▶ _Directions_
In the records below, copy the lines verbatim from the line containing "Ordering from furthest" up to and including the line containing "Answer: the rectangular".

Records from a spatial question set
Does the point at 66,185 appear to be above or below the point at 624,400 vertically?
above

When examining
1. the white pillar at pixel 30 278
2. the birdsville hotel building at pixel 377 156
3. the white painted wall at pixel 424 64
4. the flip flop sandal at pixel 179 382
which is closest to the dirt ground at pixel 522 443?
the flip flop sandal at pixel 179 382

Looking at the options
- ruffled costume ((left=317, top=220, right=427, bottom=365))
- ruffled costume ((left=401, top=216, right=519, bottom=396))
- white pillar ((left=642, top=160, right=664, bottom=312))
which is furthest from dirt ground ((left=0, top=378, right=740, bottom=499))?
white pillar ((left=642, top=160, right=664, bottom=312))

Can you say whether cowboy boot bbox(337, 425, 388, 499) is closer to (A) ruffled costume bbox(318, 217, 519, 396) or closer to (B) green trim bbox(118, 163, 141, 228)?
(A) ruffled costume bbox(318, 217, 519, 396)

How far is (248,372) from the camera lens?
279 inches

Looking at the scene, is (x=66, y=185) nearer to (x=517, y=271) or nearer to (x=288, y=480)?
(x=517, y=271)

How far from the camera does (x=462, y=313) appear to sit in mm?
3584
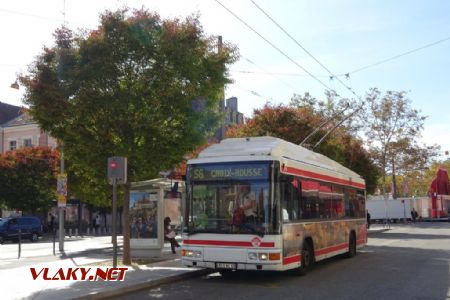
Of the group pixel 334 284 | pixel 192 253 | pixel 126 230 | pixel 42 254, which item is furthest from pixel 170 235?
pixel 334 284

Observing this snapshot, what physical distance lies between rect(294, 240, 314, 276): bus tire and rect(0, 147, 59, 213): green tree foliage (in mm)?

...

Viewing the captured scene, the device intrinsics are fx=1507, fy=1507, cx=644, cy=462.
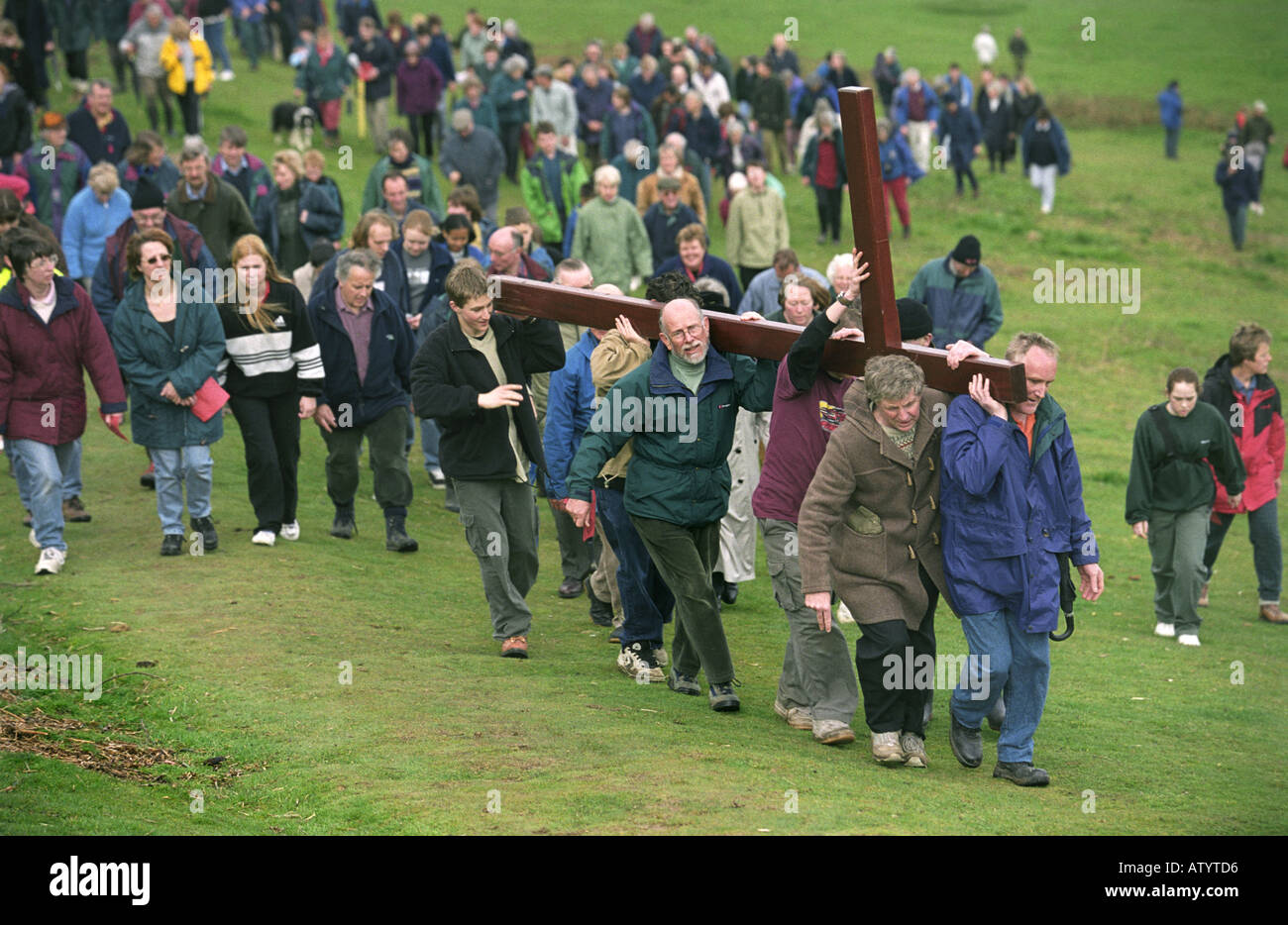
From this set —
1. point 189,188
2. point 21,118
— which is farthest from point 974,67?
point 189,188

==

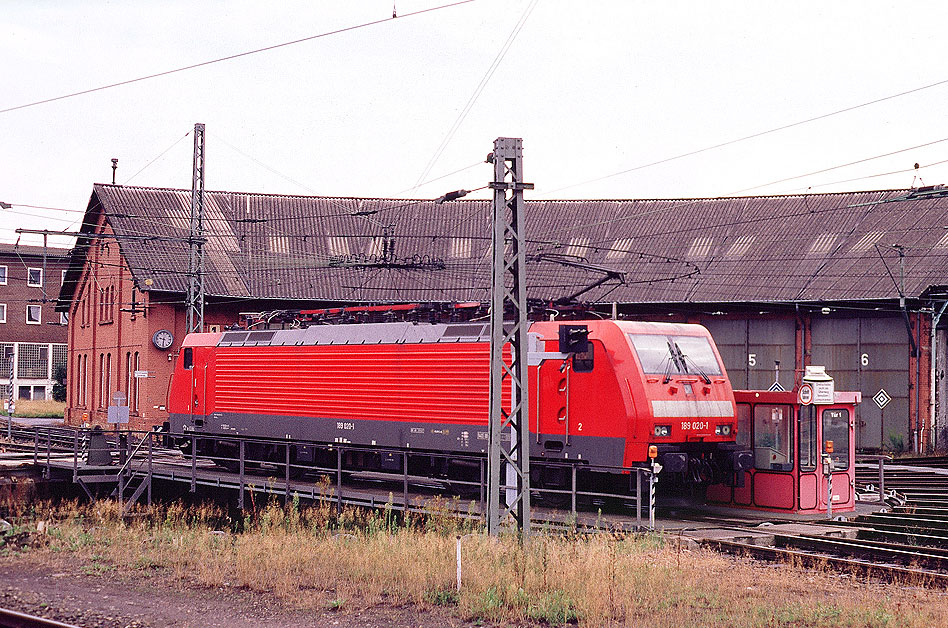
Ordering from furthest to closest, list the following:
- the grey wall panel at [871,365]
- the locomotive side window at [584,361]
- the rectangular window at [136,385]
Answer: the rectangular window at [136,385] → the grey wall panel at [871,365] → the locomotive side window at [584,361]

▶ _Result below_
Ordering from furthest to closest, list the following:
- the grey wall panel at [871,365]
- the locomotive side window at [584,361]
- the rectangular window at [136,385]
Answer: the rectangular window at [136,385] → the grey wall panel at [871,365] → the locomotive side window at [584,361]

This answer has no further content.